**EXERCISE**. In the entries below, every line that contains "frames" must be located and copied.

**DATA FOR ANALYSIS**.

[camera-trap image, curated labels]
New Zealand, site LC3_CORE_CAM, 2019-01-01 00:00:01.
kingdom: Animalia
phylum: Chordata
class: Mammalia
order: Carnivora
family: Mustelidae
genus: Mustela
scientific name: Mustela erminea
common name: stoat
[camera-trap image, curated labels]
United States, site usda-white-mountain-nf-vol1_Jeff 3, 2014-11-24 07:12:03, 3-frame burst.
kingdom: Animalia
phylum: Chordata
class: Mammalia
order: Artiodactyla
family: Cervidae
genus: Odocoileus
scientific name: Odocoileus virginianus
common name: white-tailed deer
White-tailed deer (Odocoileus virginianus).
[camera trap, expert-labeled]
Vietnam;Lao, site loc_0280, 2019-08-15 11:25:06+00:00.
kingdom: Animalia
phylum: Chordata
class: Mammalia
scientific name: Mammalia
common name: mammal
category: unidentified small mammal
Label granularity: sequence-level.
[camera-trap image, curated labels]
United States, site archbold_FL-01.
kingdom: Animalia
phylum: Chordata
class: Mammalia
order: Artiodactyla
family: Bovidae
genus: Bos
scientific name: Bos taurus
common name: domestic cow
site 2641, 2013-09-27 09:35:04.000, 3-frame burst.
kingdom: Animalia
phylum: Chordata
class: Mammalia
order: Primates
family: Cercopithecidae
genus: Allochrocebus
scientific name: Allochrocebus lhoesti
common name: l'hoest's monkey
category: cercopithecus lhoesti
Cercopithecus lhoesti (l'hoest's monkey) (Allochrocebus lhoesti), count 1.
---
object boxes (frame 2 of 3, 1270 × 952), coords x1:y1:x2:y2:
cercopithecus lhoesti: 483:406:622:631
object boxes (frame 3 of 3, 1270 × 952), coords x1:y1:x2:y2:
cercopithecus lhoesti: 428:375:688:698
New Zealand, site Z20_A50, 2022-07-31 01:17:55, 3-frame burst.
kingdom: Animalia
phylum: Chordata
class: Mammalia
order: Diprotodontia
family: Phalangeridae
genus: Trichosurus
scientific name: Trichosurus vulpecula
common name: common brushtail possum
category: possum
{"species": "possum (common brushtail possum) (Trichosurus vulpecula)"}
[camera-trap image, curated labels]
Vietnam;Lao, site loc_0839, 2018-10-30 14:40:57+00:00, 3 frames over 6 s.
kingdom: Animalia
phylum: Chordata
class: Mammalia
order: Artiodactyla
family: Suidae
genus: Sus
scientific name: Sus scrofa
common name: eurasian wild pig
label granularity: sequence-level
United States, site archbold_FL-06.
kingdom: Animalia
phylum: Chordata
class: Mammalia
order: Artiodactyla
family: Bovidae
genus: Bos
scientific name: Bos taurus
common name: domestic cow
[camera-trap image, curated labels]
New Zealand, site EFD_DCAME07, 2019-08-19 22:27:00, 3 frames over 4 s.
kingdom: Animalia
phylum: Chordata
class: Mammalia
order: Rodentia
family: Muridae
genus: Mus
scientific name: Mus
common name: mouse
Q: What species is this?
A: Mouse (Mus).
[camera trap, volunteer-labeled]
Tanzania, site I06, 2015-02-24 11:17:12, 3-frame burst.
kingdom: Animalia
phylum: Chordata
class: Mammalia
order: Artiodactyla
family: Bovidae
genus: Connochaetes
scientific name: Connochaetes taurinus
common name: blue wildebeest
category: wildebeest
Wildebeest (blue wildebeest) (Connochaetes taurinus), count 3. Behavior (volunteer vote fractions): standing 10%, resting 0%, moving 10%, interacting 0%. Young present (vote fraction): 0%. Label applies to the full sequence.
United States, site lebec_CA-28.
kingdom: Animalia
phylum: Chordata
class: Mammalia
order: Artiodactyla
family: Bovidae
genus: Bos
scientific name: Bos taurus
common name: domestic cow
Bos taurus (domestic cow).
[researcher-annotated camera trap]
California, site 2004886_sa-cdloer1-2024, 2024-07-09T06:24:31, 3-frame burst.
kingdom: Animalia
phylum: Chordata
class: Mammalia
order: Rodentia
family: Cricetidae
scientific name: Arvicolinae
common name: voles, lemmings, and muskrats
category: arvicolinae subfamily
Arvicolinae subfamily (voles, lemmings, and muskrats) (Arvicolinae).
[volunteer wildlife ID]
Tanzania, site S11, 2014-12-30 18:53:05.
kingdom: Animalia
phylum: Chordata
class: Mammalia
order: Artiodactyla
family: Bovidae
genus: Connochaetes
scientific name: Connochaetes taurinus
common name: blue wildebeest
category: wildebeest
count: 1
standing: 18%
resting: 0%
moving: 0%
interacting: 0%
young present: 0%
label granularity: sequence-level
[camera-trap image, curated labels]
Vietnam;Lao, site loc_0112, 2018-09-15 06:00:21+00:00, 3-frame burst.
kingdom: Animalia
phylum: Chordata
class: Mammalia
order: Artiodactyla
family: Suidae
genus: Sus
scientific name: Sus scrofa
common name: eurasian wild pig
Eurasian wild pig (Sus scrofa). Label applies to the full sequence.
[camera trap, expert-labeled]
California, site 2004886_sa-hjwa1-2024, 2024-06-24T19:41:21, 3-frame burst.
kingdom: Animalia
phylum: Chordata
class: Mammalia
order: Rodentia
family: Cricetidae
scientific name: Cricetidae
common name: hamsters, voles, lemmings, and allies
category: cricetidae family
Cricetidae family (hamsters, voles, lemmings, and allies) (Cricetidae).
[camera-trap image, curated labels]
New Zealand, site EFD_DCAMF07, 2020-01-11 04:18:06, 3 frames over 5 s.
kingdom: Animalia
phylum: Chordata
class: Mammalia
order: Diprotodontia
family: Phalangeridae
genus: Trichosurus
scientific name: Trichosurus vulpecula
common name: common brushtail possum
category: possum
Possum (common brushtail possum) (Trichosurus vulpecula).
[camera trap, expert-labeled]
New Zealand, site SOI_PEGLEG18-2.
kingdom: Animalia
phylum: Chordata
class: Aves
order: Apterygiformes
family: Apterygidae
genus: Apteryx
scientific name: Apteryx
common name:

**EXERCISE OUTPUT**.
Vietnam;Lao, site loc_0839, 2018-10-30 14:40:57+00:00, 3 frames over 6 s.
New Zealand, site EFD_DCAME07, 2019-08-19 22:27:00, 3 frames over 4 s.
New Zealand, site EFD_DCAMF07, 2020-01-11 04:18:06, 3 frames over 5 s.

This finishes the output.